[Rows of scene-based questions]
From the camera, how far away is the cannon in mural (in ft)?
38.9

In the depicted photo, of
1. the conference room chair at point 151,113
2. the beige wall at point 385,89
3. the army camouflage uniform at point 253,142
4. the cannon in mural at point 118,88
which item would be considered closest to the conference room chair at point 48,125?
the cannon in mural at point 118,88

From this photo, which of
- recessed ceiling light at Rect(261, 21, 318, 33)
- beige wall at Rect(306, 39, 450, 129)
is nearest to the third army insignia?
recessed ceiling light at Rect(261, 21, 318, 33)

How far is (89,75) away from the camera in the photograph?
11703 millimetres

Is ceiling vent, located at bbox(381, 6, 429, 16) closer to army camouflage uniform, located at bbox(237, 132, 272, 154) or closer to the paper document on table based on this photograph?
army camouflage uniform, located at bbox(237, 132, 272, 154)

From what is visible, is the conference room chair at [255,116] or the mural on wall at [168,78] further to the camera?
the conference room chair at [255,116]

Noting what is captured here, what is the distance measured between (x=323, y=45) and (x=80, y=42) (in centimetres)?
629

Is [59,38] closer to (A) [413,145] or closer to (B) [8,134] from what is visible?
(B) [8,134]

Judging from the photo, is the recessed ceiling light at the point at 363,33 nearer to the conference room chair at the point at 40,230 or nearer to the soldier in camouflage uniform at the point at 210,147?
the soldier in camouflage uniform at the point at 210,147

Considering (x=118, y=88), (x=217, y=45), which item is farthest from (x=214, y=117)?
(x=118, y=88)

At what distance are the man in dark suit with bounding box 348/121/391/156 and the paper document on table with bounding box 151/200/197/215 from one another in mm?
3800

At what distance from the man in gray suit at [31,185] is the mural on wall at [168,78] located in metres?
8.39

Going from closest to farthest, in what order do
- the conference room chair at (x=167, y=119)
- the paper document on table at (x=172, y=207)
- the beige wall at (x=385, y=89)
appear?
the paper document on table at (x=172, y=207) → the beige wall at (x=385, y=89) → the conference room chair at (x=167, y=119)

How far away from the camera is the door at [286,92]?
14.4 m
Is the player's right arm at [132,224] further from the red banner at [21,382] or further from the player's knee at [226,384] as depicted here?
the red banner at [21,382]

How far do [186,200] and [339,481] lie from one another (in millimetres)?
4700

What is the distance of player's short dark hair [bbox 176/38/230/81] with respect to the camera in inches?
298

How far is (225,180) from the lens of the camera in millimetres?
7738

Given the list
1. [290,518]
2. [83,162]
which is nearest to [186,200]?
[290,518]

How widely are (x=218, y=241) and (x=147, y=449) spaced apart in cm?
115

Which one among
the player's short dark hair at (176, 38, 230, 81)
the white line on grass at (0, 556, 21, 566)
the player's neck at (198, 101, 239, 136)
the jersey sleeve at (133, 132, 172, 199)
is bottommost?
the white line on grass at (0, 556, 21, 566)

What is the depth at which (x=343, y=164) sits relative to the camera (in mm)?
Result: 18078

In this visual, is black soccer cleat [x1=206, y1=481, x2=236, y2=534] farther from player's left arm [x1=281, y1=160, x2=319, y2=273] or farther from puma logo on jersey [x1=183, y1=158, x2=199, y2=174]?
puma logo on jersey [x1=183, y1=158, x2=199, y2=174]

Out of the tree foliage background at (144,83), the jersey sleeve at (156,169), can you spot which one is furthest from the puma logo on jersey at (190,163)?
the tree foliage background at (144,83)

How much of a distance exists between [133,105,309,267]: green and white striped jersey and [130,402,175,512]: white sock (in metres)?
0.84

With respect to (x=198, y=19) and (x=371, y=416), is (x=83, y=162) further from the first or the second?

■ **What you need to do**: Rewrite all of the rows above with "nearer" in place of every "closer", leaving everything else unchanged.

■ **Written solution**:
From the camera, how far away is the cannon in mural (in ft)?
38.9

In the depicted photo, of
1. the conference room chair at point 151,113
2. the beige wall at point 385,89
3. the army camouflage uniform at point 253,142
4. the cannon in mural at point 118,88
which item would be considered closest to the conference room chair at point 48,125?
the cannon in mural at point 118,88

From this photo, which of
- recessed ceiling light at Rect(261, 21, 318, 33)
- beige wall at Rect(306, 39, 450, 129)
is nearest to the third army insignia?
recessed ceiling light at Rect(261, 21, 318, 33)

How far is (89,75) away from the camera in the photograph?
11703 millimetres

Is ceiling vent, located at bbox(381, 6, 429, 16) nearer to army camouflage uniform, located at bbox(237, 132, 272, 154) or nearer to the paper document on table based on this photograph?
army camouflage uniform, located at bbox(237, 132, 272, 154)

From what is visible, is the conference room chair at [255,116] or the mural on wall at [168,78] further to the camera?
the conference room chair at [255,116]

Noting what is captured here, what is the distance measured between (x=323, y=45) and (x=80, y=42) (in centimetres)?
629

Is [59,38] nearer to (A) [413,145] or nearer to (B) [8,134] from what is visible?
(B) [8,134]

Judging from the photo, is the recessed ceiling light at the point at 363,33 nearer to the conference room chair at the point at 40,230 or nearer to the soldier in camouflage uniform at the point at 210,147?
the soldier in camouflage uniform at the point at 210,147

Considering (x=118, y=88), (x=217, y=45), which item is farthest from (x=214, y=117)?
(x=118, y=88)

At what distance are the man in dark suit with bounding box 348/121/391/156 and the paper document on table with bounding box 151/200/197/215 from one another in mm?
3800

At what distance from the man in gray suit at [31,185] is the mural on wall at [168,78] located in metres?
8.39

Going from closest to farthest, in what order do
- the conference room chair at (x=167, y=119)
- the paper document on table at (x=172, y=207)
- the beige wall at (x=385, y=89)
appear?
the paper document on table at (x=172, y=207) → the beige wall at (x=385, y=89) → the conference room chair at (x=167, y=119)

How far away from the camera is the door at [286,92]?
14.4 m
Is the player's right arm at [132,224] further from the red banner at [21,382] or further from the player's knee at [226,384] as depicted here?
the red banner at [21,382]

How far do [186,200] and [339,481] lie from one another (in millimetres)?
4700

What is the distance of player's short dark hair [bbox 176/38/230/81] with respect to the camera in inches?
298

How far is (225,180) from the lens of the camera in millimetres?
7738

Given the list
1. [290,518]
2. [83,162]
which is nearest to [186,200]?
[290,518]

How widely are (x=218, y=241) and (x=147, y=449) spaced apart in cm?
115

Which one among
the player's short dark hair at (176, 38, 230, 81)
the white line on grass at (0, 556, 21, 566)
the player's neck at (198, 101, 239, 136)
the jersey sleeve at (133, 132, 172, 199)
is bottommost?
the white line on grass at (0, 556, 21, 566)

What is the depth at which (x=343, y=164) sits relative to the camera (in mm)?
Result: 18078

In this visual, is black soccer cleat [x1=206, y1=481, x2=236, y2=534] farther from player's left arm [x1=281, y1=160, x2=319, y2=273] or farther from puma logo on jersey [x1=183, y1=158, x2=199, y2=174]?
puma logo on jersey [x1=183, y1=158, x2=199, y2=174]

Out of the tree foliage background at (144,83), the jersey sleeve at (156,169), can you spot which one is furthest from the puma logo on jersey at (190,163)?
the tree foliage background at (144,83)

How much of a distance exists between [133,105,309,267]: green and white striped jersey and [130,402,175,512]: white sock (in metres)?
0.84

With respect to (x=198, y=19) and (x=371, y=416), is (x=83, y=162) further from the first or the second?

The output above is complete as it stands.